Set problem: Rewrite the lines of the dataset items below, replacing "reflective stripe" with "reflective band" and keeping everything else the same. Leave the pictures out of your answer.

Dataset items
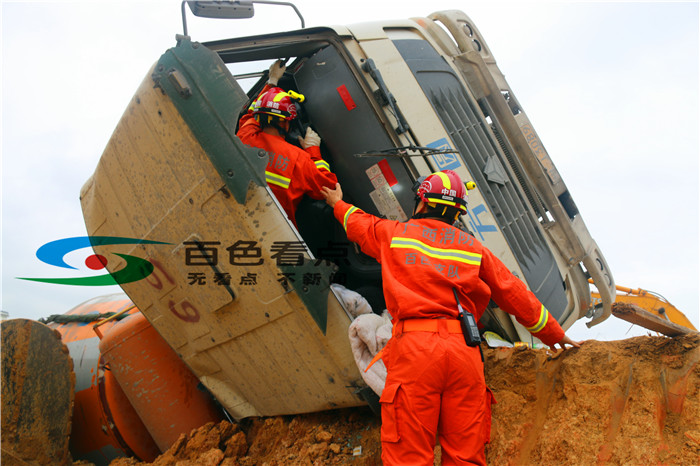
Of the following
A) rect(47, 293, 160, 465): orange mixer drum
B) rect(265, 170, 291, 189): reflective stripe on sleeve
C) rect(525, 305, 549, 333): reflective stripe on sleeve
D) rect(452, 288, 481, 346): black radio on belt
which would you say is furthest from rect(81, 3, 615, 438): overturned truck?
rect(47, 293, 160, 465): orange mixer drum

Response:
Of the following
A) rect(47, 293, 160, 465): orange mixer drum
B) rect(265, 170, 291, 189): reflective band on sleeve
C) rect(525, 305, 549, 333): reflective band on sleeve
D) rect(452, 288, 481, 346): black radio on belt
which would you say is furthest from rect(81, 3, 615, 438): overturned truck?
rect(47, 293, 160, 465): orange mixer drum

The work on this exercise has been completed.